Dual RTX 2060 for Leela

corres · Post by **corres** » Mon Apr 22, 2019 10:39 am

I made some new tests with Net 11250, Net 32930, Net 42033 based on the parameters of Albert Silver.
System: Ryzen7 1800x 8x4000 MHz, 2xRTX 2060 OC
Common parameters:
threads for GPU=2 threads/GPU
backend=cudnn-fp16 (multiplexing)
minibatchsize=512
nncachesize=5000000
cpuct=3.4
smartpruningfactor=0.0

Test 1 - Net 11250
GPU1
max nps = 30800 (depth 13 nodes 88844854)
GPU2
max nps = 27500 (depth 13 nodes 9891986)
DUAL GPU
max nps = 55960 (depth 13 nodes 8446664)
Effectiveness 96 %

Test 2 - Net 32930
GPU1
max nps = 25690 (depth 25 nodes 6837540)
GPU2
max nps = 22620 (depth 24 nodes 5968236)
DUAL GPU
max nps = 45550 (depth 24 nodes 5757501)
Effectiveness 94 %

Test 3 - Net 42033
GPU1
max nps = 34670 (depth 19 nodes 14609585 )
GPU2
max nps = 32440 (depth 19 nodes 13737343)
DUAL GPU
max nps = 52350 (depth 19 nodes 13209499)
Effectiveness 78 % (!)

As we can see in the case of Net 42033 the effectiveness of dual GPU drastically dropped down.
Maybe this is caused by the weaker hardware of RTX 2060.
It would be known how work the RTX 2800 Ti + RTX 2080 duo.

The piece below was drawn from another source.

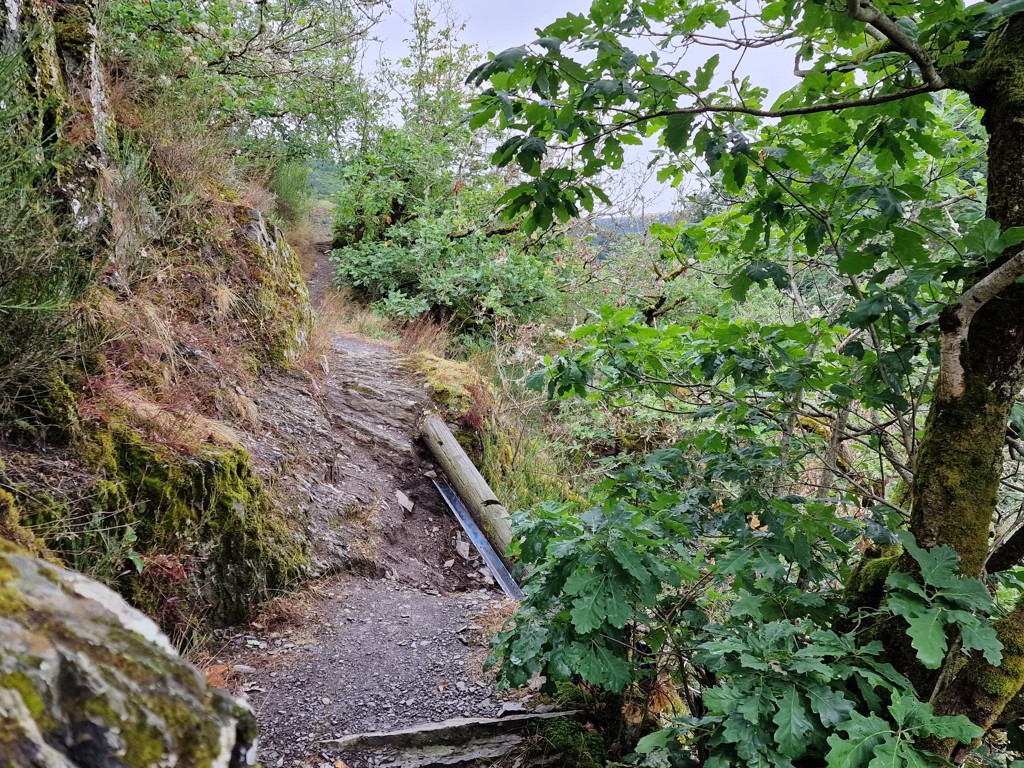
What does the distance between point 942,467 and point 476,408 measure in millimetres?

corres · Post by **corres** » Mon Apr 22, 2019 10:53 am

Laskos wrote: ↑Mon Apr 22, 2019 10:12 am Also, forgot to mention, those results in your list are for different engines, ...

This is the only point in which you are right.
But the position of GPUs in the list are independent of the Leela version.
Only the concrete nps value may change.
Every parameters can be found in the "My non-OC RTX 2070... " posts.
Please, read Reminder 1, Reminder 2, etc.
(Na ja, the pills...)

A note
I do not like the bla-bla in a technical writing.

Laskos · Post by **Laskos** » Mon Apr 22, 2019 11:03 am

corres wrote: ↑Mon Apr 22, 2019 10:53 am
Laskos wrote: ↑Mon Apr 22, 2019 10:12 am Also, forgot to mention, those results in your list are for different engines, ...
This is the only point in which you are right.
But the position of GPUs in the list are independent of the Leela version.
Only the concrete nps value may change.
Every parameters can be found in the "My non-OC RTX 2070... " posts.
Please, read Reminder 1, Reminder 2, etc.
(Na ja, the pills...)

A note
I do not like the bla-bla in a technical writing.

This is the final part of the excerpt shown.